The grapevines show some damage but over all came through the frost OK.

The wild plums have a scattering of fruit on this year.
I did battle with the tent caterpillars this spring. A dose of Sevin won the day.
My Back40 grafts continue to flourish.  A Liberty apple noted for it's disease resistence.
 A Hudson's Golden Gem. A fine fresh eating fall apple.
 A Summer Rambo. As the name suggests a summer apple for eating or cooking.
So over all it's been a fairly nice spring in the Back40.

Sunday, May 12, 2013

The Grafting Bug

This apple tree grafting could get out of control.
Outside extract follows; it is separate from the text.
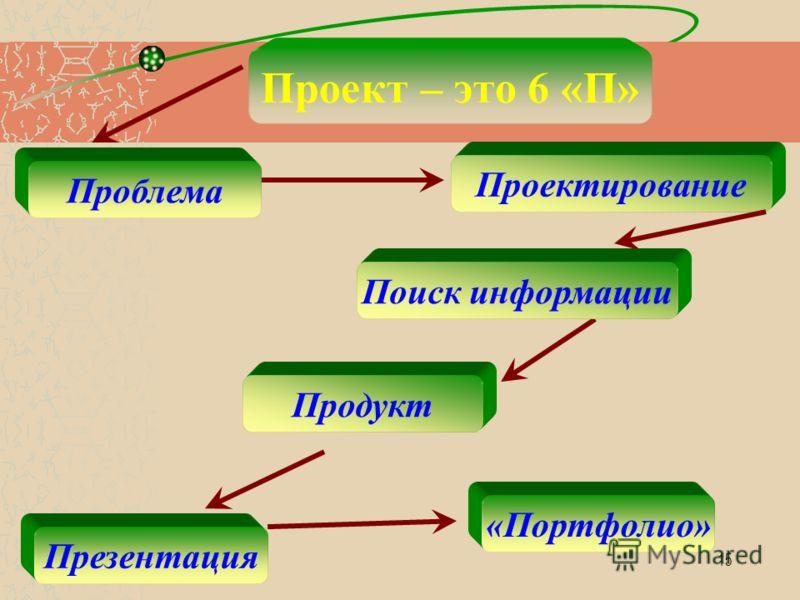 15 Проект – это 6 «П» Проблема Проектирование Поиск информации Продукт Презентация «Портфолио»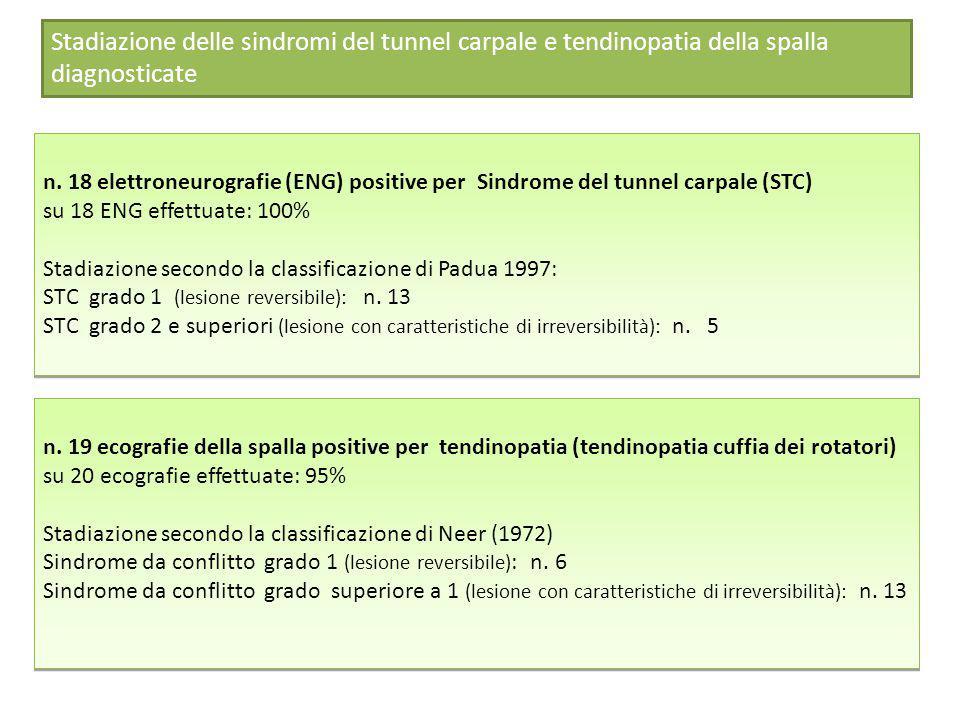 Stadiazione delle sindromi del tunnel carpale e tendinopatia della spalla diagnosticate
Every morning I can't wait to check my grafts to see if any new buds are opening.  I'm already trying to decide how many rootstocks I should purchase next spring and am pouring over nursery websites that sell scionwood, looking at descriptions of apples with names like  Black Amish, Guyandotte Pippin, and Hog Sweet. Yes I can see this grafting thing spiraling out of control.

My daylily plantings are growing nicely on the breast of the vernal pond.

The mystery nest in my last posting has been solved.

As I went to open the box this is what flew out. I'll leave her alone till she hatches her eggs and then maybe try for a pic of the youngsters.

Saturday, May 4, 2013

Signs of Spring around the Homestead

The bees are busy.

The apple trees are in bloom.

The vernal pond is full of water and teeming with tadpoles.
An interesting nest has appeared in one of my bird boxes. A Chickadee or perhaps a Nuthatch??
My grafting skills seem to have improved. In future years I'll be enjoying old-fashioned apples with names like Pomme Gris, Red Limbertwig, and Newt Grindle to name a few. Let the average person eat their store bought Red Delicious & Yellow Delicious, I'll be savoring these old apples from the past.

Life is good here on the homestead.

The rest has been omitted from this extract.